The Assessee preferred appeal before the CIT (Appeals), who held that the enhanced cost of equipment would be taken into consideration from the AY 2005-06 when the CC passed an order, requiring the Assessee to remit the customs duty of Rs.1,10,04,795. The AO was directed to rework and allow the depreciation on that basis.

Aggrieved by an order of the CIT (A), the Revenue preferred an appeal before the ITAT and the Assessee preferred a cross-objection. The ITAT held that CIT (A) was right in holding that the obligation to pay customs duty and interest arose for the first time on 28th October 2004, relevant to the AY 2005-06 and therefore, the enhanced cost of the equipment should be taken into consideration from AY 2005-06 onwards. The depreciation had to be allowed accordingly. The WDV had to be reworked for the relevant AY 2009-10. The Revenue’s appeal as well as cross-objections of the Assessee on this aspect were rejected.

The Revenue preferred appeal to the High Court questioning the correctness of the view taken by the Income Tax Appellate Tribunal. The question urged for consideration by the Revenue in this appeal was in which A.Y can the Assessee capitalize the customs duty levied on import of hospital equipment and claim depreciation?

Contention of the Revenue: Revenue contended that the liability to pay customs duty crystallized only in the AY 2008-09 after the Assessee had exhausted all legal remedies. It could have been capitalized only in the AY 2009-10 by allowing normal rate of 15% depreciation as against 100% claimed by the Assessee. Further in the block of assets, no individual plant or machinery was identifiable. Consequently, the customs duty paid during the year should have to be added to that block of assets @ 15% and the depreciation claimed allowed accordingly.

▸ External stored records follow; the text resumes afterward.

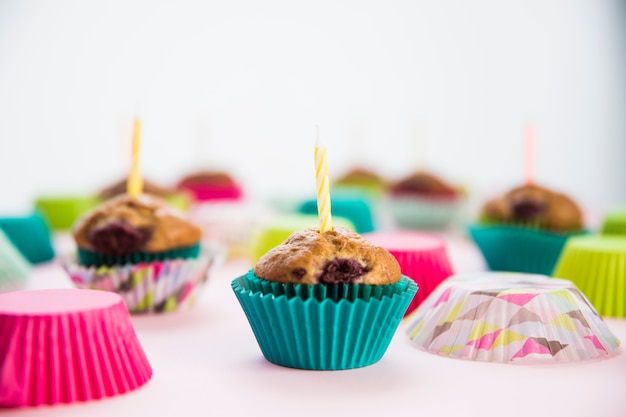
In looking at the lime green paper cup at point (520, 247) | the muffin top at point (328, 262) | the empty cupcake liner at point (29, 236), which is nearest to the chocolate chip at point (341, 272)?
the muffin top at point (328, 262)

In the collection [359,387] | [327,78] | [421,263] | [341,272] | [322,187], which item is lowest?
[359,387]

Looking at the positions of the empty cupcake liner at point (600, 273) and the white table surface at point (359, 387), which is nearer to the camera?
the white table surface at point (359, 387)

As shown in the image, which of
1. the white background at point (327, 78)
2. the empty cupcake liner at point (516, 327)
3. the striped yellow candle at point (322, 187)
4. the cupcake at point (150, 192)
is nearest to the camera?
the striped yellow candle at point (322, 187)

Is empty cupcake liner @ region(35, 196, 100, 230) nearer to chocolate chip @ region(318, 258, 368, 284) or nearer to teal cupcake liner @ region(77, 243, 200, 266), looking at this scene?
teal cupcake liner @ region(77, 243, 200, 266)

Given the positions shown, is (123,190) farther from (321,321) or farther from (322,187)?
(321,321)

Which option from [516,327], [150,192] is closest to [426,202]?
[150,192]

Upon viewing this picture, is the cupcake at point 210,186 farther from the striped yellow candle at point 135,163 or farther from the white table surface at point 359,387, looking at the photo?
the white table surface at point 359,387

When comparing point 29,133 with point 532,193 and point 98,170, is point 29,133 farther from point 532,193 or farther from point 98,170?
point 532,193

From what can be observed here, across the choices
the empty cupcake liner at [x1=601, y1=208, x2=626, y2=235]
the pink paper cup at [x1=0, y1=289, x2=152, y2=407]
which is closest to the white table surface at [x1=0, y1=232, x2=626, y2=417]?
the pink paper cup at [x1=0, y1=289, x2=152, y2=407]
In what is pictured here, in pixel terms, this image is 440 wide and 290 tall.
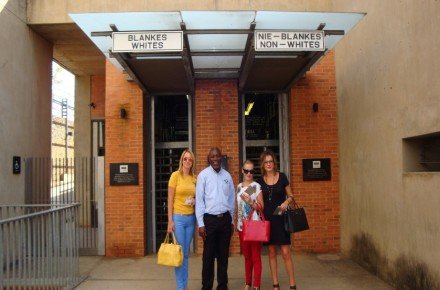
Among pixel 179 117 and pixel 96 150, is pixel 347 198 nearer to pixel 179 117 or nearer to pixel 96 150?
pixel 179 117

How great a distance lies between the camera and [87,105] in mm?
13008

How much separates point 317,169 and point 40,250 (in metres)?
5.06

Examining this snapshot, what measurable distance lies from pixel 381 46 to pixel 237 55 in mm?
2108

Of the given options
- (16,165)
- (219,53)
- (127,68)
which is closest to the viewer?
(127,68)

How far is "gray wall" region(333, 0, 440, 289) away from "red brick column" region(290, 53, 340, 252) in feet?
0.82

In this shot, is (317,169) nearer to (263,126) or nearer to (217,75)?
(263,126)

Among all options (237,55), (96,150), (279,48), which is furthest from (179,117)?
(96,150)

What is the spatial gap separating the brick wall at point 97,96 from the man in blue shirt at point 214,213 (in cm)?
812

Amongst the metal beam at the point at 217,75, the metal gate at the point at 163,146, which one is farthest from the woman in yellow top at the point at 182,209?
the metal gate at the point at 163,146

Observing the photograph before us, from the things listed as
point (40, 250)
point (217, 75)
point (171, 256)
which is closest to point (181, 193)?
point (171, 256)

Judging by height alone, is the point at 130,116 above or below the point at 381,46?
below

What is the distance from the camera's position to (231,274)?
6914 millimetres

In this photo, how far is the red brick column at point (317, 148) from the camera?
27.3ft

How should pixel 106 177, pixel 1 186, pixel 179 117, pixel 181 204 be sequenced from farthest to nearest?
pixel 179 117, pixel 106 177, pixel 1 186, pixel 181 204
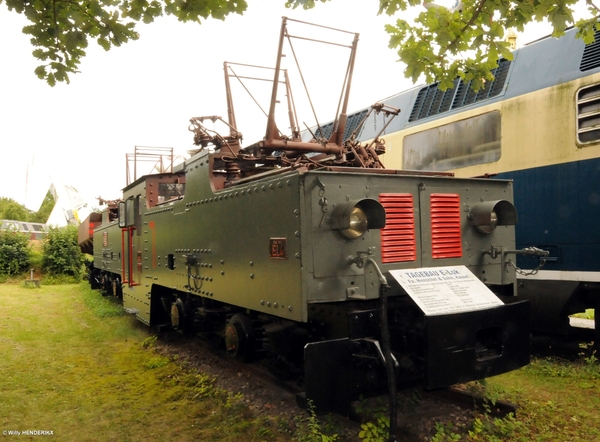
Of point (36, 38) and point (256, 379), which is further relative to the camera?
point (256, 379)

Contention of the Assessee: Assessee referred to the decision of the Madras High Court in the CIT v. Funskool (India) Limited (2007) 294 ITR 642 (Mad) which covered the issue in favour of the Assessee. The question was whether depreciation could be claimed on the additional year customs duty paid in the previous relevant to the AY in question although such customs duty was in respect of machinery that was imported and installed in an earlier year. That question was answered in the affirmative by the Madras High Court by following the judgment of the Gujarat High Court in Atlas Radio and Electronics P. Limited v. Commissioner of Income Tax (1994) 207 ITR 329 (Guj) in which it was held that even though the sales tax was paid in a subsequent year, the liability to pay sales tax arose in the accounting period relevant to the assessment year in which the machinery was purchased. It was held on the facts of that case that the development rebate had to be claimed in the AY in which the machinery was purchased.

Held by CIT(A): The CIT (Appeals) held that the enhanced cost of equipment would be taken into consideration from the AY 2005-06 when the CC passed an order, requiring the Assessee to remit the customs duty of Rs.1,10,04,795. The AO was directed to rework and allow the depreciation on that basis.

Held by ITAT: ITAT held that CIT (A) was right in holding that the obligation to pay customs duty and interest arose for the first time on 28th October 2004, relevant to the AY 2005-06 and therefore, the enhanced cost of the equipment should be taken into consideration from AY 2005-06 onwards. The depreciation had to be allowed accordingly. The WDV had to be reworked for the relevant AY 2009-10. The Revenue’s appeal as well as cross-objections of the Assessee on this aspect were rejected.

Held by High Court: High Court also noted that Section 37 (1) of the Act would not apply if the payment of customs duty had to be treated as a capital expenditure. Further, by observing the decision of the Madras High Court in Funskool (India) Limited (supra), High Court held that the AO erred in disallowing the capitalization of the additional customs duty in the manner claimed by the Assessee and adding the entire customs duty paid in the relevant AY to the income of the Assessee. The order of the ITAT affirming the decision of the CIT (A) that the enhanced cost of equipment should be taken into consideration from AY 2005-06 onwards and that the WDV should be reworked for the AY in question was upheld.